Zabieg T2 – ochrona liścia flagowego
- Makler 250 SE w dawce 0,8-1,0 l/ha
- Weto 250 EC w dawce 0,5 l/ha (ta substancja jest najlepsza w walce z DTR)
- dodatkowe zabezpieczenie przed septoriozą paskowana liści przeciwko powstawanu odporności – dodatek chlorotalonilu
Zabieg T3 – ochrona kłosa przed fuzariozą i septoriozą
- Bukat 500 SC w dawce 0,5 l/ha
- Dafne 250 EC w dwace 0,4 l/ha
- Chlorek mepikwatu po raz pierwszy solo
Chlorek mepikwatu po raz pierwszy solo
Kolejnym bardzo ważnym sektorem rozwijanym przez Innvigo są regulatory wzrostu do zbóż i rzepaku. Najnowszym produktem jest Mepik 300 SL, który jako jedyny preparat na rynku zawiera wyłącznie chlorek mepikwatu. Wszechstronne zastosowanie tego środka obejmuje zboża ozime, jare oraz rzepak ozimy.

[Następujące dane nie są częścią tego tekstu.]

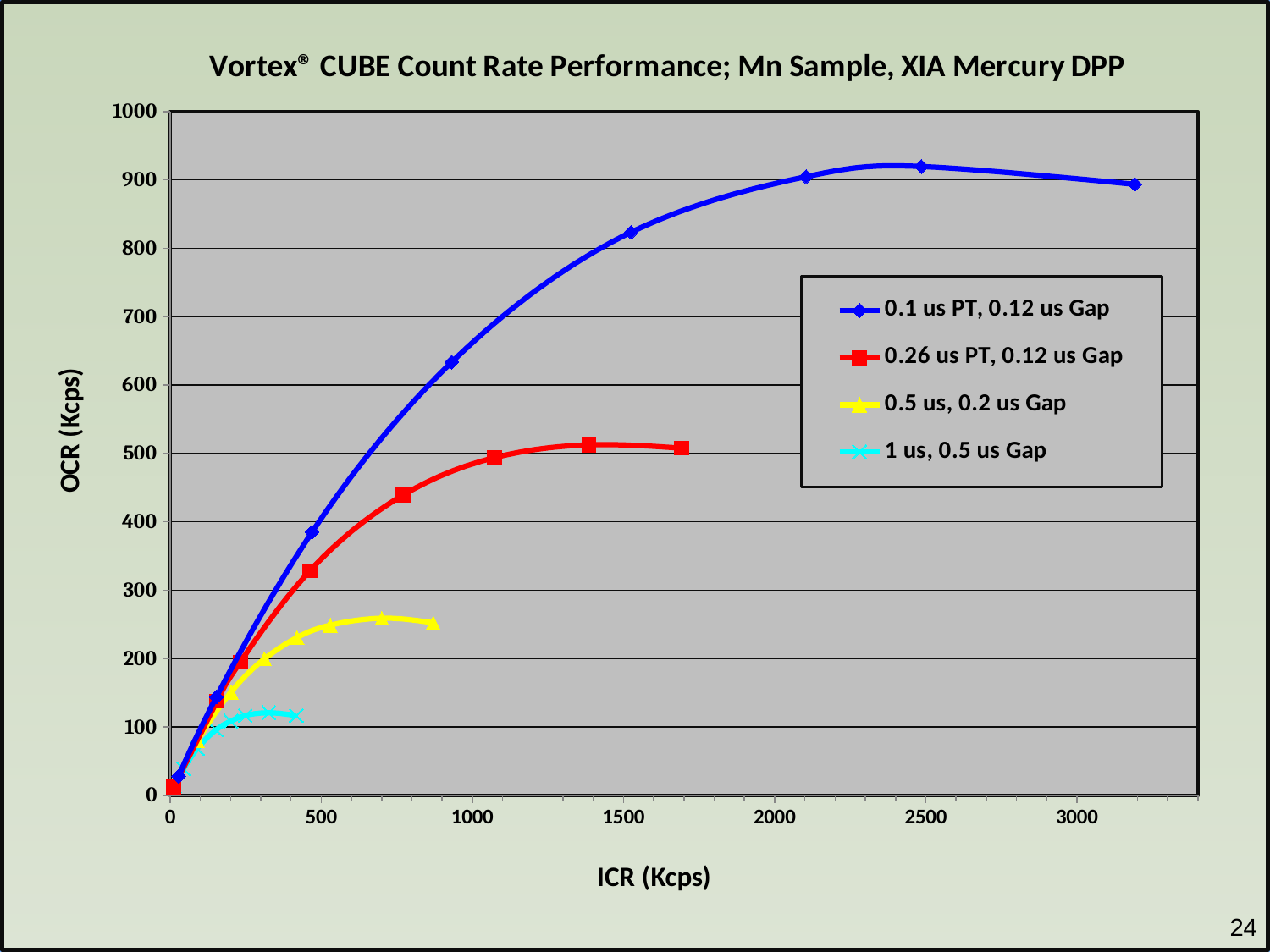
What is the label of the x axis? ICR (Kcps) Which series has the lowest peak OCR value? 1 us, 0.5 us Gap Is the peak OCR value for the "0.5 us, 0.2 us Gap" series greater or less than 300? less How many series does the legend list? 4 Which series reaches a higher OCR, "0.26 us PT, 0.12 us Gap" or "0.5 us, 0.2 us Gap"? 0.26 us PT, 0.12 us Gap Is the peak OCR value for the "1 us, 0.5 us Gap" series greater or less than 200? less Is the peak OCR value for the "0.1 us PT, 0.12 us Gap" series greater or less than 800? greater What is the title of the chart? Vortex® CUBE Count Rate Performance; Mn Sample, XIA Mercury DPP Does the OCR of the "0.1 us PT, 0.12 us Gap" series rise or fall as ICR increases from 0 to 2000? rise Which series reaches the highest OCR value? 0.1 us PT, 0.12 us Gap What kind of chart is shown on the slide? line chart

Regulator wzrostu ma za zadanie utrzymać roślinę w pozycji pionowej poprzez obniżenie środka ciężkości rośliny. Chlorek mepikwatu spełnia to zadanie, ponieważ ogranicza wzrost szyjki korzeniowej, powodując jednocześnie niskie osadzenie stożka wzrostu.
Mariusz Michalski zwraca uwagę, że substancja ta ma wyjątkowy mechanizm działania.
– W zupełnie innym miejscu łańcucha syntezy giberelin niż trineksapak etylu i proheksadion wapna hamuje powstawanie giberelin, a nie tylko aktywność tych fitohormonów – mówi Michalski.
Mepik ma ponadto szerokie okno zastosowania, jest aktywny w niskich temperaturach – nawet przy 5oC i stymuluje rozwój systemu korzeniowego.